* What you are asked to do *
Copy the lines from the one containing "Does this photograph" through the one containing "Answer: the kitchen", inclusive, without changing anything.

***** Supplied data *****

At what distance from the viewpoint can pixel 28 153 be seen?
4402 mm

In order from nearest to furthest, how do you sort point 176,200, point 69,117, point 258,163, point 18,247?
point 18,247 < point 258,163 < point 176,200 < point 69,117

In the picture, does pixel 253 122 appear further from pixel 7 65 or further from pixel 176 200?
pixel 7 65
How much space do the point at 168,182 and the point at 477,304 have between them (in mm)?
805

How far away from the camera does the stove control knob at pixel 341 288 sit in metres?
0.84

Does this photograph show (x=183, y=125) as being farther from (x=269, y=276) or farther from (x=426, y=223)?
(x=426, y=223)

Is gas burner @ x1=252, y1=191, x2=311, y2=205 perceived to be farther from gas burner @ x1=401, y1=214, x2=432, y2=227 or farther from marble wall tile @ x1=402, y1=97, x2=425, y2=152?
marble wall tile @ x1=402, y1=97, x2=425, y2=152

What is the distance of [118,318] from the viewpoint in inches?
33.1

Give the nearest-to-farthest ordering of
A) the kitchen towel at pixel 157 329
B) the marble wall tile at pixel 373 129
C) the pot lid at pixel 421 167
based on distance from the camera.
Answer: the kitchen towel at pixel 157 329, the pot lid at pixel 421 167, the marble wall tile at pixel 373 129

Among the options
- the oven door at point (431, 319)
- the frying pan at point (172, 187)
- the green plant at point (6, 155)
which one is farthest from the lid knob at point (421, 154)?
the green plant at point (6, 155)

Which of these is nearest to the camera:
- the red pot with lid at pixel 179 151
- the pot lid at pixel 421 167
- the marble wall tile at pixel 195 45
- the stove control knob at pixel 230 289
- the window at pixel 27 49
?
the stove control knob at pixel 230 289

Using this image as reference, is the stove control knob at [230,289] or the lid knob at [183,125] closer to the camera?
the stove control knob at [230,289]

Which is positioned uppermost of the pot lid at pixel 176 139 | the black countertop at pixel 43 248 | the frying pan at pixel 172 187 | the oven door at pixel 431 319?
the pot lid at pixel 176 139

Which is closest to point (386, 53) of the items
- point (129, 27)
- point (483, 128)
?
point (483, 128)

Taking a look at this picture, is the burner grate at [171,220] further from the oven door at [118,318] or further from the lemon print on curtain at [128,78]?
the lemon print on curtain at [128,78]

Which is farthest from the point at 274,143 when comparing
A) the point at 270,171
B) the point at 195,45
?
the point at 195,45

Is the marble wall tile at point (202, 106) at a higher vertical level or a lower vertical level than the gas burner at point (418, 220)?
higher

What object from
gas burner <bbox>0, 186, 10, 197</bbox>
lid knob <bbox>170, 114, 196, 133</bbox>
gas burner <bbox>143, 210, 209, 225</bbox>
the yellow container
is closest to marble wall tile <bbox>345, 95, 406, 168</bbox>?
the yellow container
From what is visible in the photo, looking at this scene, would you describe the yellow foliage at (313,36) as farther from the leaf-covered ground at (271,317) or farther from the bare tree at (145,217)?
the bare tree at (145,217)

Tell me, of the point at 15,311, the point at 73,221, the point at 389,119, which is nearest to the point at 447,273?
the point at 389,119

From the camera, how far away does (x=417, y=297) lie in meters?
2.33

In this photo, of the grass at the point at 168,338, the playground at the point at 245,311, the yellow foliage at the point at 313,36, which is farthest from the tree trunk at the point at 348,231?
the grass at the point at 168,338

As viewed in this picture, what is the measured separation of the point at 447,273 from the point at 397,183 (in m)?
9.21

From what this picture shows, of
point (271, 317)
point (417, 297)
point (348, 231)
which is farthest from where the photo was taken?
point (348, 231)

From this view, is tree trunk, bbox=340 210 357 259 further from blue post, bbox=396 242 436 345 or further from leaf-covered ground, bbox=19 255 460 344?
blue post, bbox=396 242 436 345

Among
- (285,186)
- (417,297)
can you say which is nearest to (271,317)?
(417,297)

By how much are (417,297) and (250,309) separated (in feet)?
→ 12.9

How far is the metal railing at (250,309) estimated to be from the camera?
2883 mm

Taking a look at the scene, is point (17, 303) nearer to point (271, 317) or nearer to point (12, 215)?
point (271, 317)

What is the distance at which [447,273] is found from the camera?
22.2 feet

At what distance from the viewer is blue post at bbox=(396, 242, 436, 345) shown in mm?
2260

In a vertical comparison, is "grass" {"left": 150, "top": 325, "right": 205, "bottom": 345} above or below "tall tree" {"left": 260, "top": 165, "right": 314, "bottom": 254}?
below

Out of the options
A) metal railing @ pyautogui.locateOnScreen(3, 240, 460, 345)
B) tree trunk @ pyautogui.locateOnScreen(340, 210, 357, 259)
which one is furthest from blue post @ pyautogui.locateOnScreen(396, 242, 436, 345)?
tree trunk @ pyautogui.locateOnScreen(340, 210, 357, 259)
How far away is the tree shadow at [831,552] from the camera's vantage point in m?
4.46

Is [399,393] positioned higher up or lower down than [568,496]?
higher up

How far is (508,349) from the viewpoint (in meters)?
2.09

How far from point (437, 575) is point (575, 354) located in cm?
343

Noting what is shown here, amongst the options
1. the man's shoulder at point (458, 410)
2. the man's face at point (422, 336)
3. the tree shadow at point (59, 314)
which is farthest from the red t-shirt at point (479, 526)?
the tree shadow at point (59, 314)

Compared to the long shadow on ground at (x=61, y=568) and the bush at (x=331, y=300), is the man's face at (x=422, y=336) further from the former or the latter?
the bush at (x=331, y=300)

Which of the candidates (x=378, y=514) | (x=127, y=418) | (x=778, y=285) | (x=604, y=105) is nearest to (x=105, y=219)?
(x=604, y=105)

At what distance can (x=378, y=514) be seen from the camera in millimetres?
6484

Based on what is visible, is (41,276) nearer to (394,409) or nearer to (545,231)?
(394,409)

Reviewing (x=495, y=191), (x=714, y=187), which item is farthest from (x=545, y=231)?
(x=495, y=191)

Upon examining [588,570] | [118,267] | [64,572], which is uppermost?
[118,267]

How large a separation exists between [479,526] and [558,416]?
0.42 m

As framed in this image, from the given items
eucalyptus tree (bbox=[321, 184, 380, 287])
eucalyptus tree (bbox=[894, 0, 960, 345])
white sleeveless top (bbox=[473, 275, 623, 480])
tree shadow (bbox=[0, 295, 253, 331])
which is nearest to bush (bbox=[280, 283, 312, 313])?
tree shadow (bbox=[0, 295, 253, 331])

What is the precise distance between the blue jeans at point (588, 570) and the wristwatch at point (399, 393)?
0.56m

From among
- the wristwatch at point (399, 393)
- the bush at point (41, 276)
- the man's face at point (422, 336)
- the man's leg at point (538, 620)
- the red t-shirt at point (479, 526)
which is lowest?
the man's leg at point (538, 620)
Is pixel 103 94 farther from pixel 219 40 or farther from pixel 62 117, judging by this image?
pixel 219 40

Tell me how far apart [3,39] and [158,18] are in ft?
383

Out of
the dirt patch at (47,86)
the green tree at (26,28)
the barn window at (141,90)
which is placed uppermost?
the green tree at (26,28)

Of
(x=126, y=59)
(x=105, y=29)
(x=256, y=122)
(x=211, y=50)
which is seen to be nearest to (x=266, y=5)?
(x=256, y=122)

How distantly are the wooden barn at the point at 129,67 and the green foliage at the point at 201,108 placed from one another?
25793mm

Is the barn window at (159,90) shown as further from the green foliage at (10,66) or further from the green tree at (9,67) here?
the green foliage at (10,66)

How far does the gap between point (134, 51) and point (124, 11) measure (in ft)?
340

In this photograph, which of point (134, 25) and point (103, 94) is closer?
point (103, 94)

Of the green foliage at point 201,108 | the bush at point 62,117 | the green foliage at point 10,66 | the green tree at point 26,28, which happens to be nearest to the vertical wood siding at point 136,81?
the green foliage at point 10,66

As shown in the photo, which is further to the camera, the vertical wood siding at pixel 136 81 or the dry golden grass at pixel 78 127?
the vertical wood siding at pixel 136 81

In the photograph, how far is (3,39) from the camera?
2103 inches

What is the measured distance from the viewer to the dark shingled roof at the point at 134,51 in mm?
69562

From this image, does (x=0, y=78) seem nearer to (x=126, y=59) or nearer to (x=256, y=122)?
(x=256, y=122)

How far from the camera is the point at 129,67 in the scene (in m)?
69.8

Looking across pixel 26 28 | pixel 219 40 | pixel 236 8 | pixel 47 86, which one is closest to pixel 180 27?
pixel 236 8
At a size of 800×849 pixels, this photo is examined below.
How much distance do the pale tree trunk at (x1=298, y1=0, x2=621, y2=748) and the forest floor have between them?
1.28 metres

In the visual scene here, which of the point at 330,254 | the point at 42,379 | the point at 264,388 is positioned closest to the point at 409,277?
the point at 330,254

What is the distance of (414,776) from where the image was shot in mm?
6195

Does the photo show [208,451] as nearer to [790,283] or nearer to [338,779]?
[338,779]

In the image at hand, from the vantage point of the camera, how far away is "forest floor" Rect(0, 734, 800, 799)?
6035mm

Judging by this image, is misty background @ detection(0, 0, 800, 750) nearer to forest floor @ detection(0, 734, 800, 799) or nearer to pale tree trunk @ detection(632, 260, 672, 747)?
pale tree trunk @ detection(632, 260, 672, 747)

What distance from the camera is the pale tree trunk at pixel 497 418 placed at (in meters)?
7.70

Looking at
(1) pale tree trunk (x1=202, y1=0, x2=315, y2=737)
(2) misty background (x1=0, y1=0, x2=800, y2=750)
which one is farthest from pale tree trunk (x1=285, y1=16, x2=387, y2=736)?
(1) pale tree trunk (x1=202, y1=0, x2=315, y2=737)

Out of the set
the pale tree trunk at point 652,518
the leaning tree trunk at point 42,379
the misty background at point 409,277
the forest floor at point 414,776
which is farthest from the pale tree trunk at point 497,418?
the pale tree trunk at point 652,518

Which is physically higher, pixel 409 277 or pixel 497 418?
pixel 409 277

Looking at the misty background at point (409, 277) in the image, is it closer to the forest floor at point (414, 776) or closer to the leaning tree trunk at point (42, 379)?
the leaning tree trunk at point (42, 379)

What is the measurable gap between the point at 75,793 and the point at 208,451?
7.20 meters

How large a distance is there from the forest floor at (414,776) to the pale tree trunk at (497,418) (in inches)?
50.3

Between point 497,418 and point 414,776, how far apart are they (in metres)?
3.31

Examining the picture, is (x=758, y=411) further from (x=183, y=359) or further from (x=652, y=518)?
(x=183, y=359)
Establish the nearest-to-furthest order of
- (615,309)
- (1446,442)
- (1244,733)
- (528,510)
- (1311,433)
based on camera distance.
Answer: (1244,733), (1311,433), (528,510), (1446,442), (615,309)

*****

* Expected answer *
Does this photograph show (x=183, y=125) as being farther from (x=269, y=276) or farther from (x=426, y=223)?
(x=426, y=223)

Is gas burner @ x1=252, y1=191, x2=311, y2=205 perceived to be farther from gas burner @ x1=401, y1=214, x2=432, y2=227 or farther from marble wall tile @ x1=402, y1=97, x2=425, y2=152?
marble wall tile @ x1=402, y1=97, x2=425, y2=152

What is the distance of [118,318] from the viewpoint in inches?
33.1

Give the nearest-to-farthest ordering of
A) the kitchen towel at pixel 157 329
B) the marble wall tile at pixel 373 129
C) the pot lid at pixel 421 167
based on distance from the camera.
Answer: the kitchen towel at pixel 157 329, the pot lid at pixel 421 167, the marble wall tile at pixel 373 129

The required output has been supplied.